**PROBLEM DETAILS**
Rewrite the text on the 2001 Taiwan Pavilion at Venice from "2001 Taiwan Pavilion" up to and including "of the space.", changing "peonies" to "roses".

Sunday, May 18, 2008

2001 Taiwan Pavilion at Venice

For 2001, curator Kao Chien-hui’s premise of a living cell brought together 5 diverse artists. The theme was “Living Cell: Soul of Mankind.” Chicago-based curator Kao Chien-hui writes that the Taiwanese artists share the idea of “man – his life, his image, his spirit and his conceptions of himself.”

Lin Ming-hong (Michael Lin) A Taiwanese floral print mural blends as decorative image with architectural setup making the work border the space between painting (2-dimensional space) and architecture (3-dimensional space). And the pink peonies softened the rustic chambers of the prigione. Enhancing the architectural structure, the painting creates a rosy glow thus softening the gloomy nature of the space.

Wang Wen-chih
Wang’s fragrant cypress sculptural installation allowed viewers to take a rest; a work that was simple, yet elegiac , “Beyond the Site” is a cylindrical shelter composed of sweet-smelling wooden planks of Taiwan cypress, sandalwood, camphor and padauk, connected by intertwined vines rather than nails. Viewers are invited to take off their shoes and climb into the work to relax and meditate. The artwork helps one reflect on the healing aspects of nature and would have been more effective in its own room.

Liu Shih-fen
Her installation of an autopsy table with surgical images of herself and the sound of breaking glass created a theater about the body. “Deciphering the Genetic Map of Love: Eyeballs of a Lover” speculated on love and desire and shows a cyborg body. One enters a doorway that is flanked by a transparent spiky inflatable border. Inside the darkened space, surgical tables are set in a cross formation. Upon the tables, small domed cylinder lightboxes linked with a multitude of plastic tubing contain digital images of MRIs of the artist’s heart and juxtaposed with nude photos of herself. In addition, a video loop of animated bodies and the sound of breaking glass is projected onto the ceiling.

Lin Shu-min
Lin Shu-min installed holograms of people’s heads into the floor for his popular piece titled “Glass Ceiling.” The viewer steps on and looks down upon the various portraits of people from around the world. Lin said his work implies that we are all in a certain place trying to achieve a higher plateau.

Chang Chien-chi
Magnum photographer Chang Chien-Chi exhibits his photo-documentary series titled “The Chain.” The large black and white silver gelatin prints show pairs of mental patients from the infamous Lung Fa Tang asylum linked together by large metal chains attached to the waist. These moving photos intelligently installed in a claustrophobic dungeon-like chamber emit a potent emotional charge. The numb and sterile gaze of these people reflects the vast emptiness of our society.

**PROVIDED RECORDS**
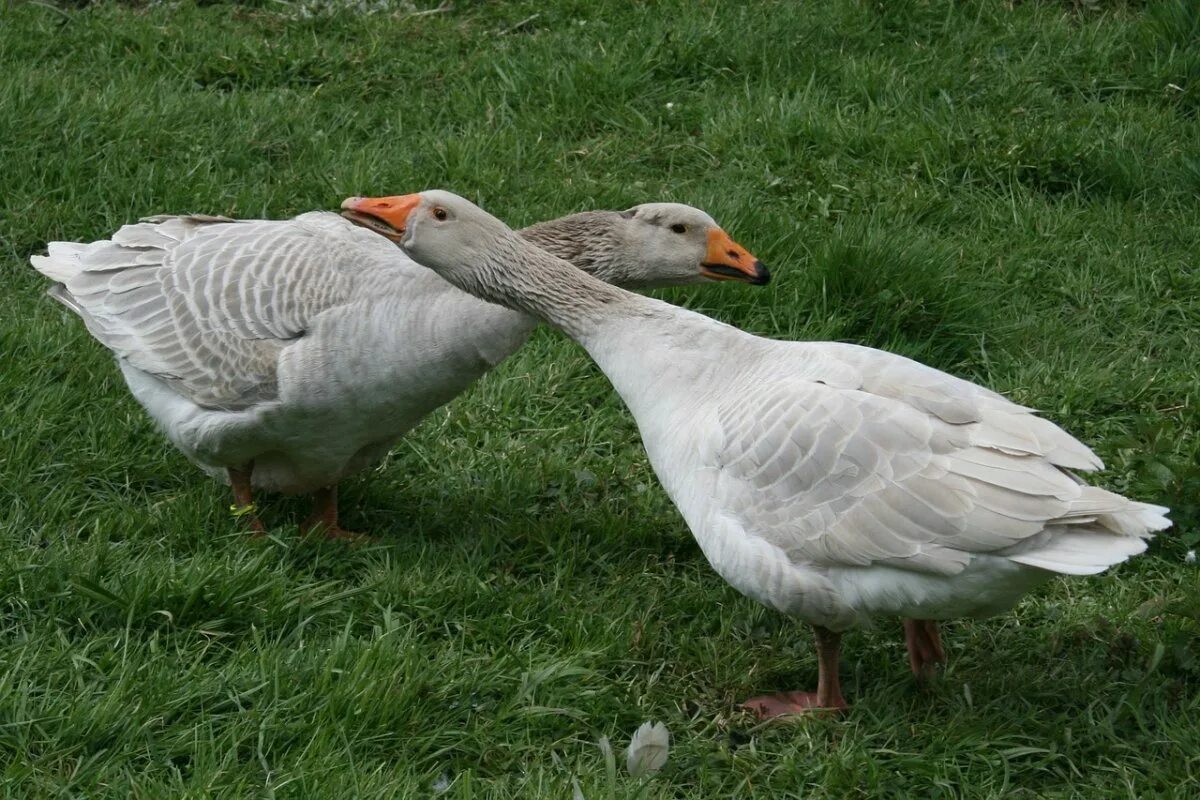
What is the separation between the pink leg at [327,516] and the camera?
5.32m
...
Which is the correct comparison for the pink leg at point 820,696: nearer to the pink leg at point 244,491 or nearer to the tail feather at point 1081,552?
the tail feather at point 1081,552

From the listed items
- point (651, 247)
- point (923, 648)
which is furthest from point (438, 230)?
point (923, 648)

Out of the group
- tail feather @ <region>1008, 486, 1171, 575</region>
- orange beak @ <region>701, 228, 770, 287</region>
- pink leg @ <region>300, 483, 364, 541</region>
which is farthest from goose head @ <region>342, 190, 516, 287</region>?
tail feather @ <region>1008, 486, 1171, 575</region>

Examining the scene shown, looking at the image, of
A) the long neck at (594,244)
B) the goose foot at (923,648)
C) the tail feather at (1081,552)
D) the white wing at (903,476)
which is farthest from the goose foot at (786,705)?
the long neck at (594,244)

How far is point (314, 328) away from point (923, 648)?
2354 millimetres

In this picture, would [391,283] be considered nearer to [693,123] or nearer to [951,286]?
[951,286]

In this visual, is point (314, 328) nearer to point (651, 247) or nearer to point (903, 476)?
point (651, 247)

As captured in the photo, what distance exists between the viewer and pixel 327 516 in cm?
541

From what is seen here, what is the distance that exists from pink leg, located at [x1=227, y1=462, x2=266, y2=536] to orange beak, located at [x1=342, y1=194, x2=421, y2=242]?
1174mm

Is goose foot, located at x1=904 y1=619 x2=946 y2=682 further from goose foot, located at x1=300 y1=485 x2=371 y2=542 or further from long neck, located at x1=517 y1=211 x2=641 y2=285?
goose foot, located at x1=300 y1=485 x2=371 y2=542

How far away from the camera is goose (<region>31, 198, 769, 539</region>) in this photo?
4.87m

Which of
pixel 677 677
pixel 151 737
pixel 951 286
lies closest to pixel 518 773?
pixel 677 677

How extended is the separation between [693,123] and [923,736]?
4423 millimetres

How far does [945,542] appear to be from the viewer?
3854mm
---
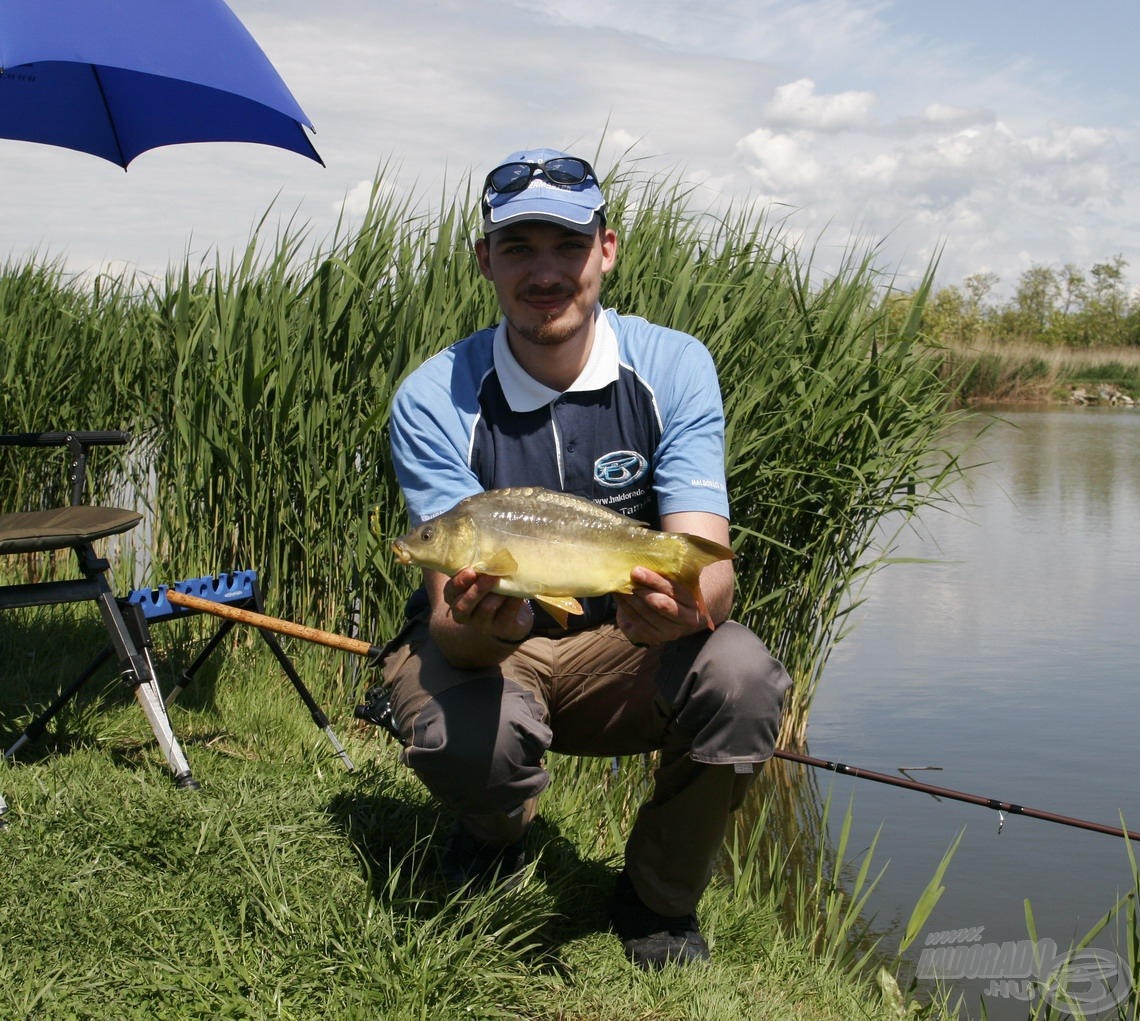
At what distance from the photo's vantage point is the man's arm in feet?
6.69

**WRITTEN RESPONSE**
2001 Taiwan Pavilion at Venice

For 2001, curator Kao Chien-hui’s premise of a living cell brought together 5 diverse artists. The theme was “Living Cell: Soul of Mankind.” Chicago-based curator Kao Chien-hui writes that the Taiwanese artists share the idea of “man – his life, his image, his spirit and his conceptions of himself.”

Lin Ming-hong (Michael Lin) A Taiwanese floral print mural blends as decorative image with architectural setup making the work border the space between painting (2-dimensional space) and architecture (3-dimensional space). And the pink roses softened the rustic chambers of the prigione. Enhancing the architectural structure, the painting creates a rosy glow thus softening the gloomy nature of the space.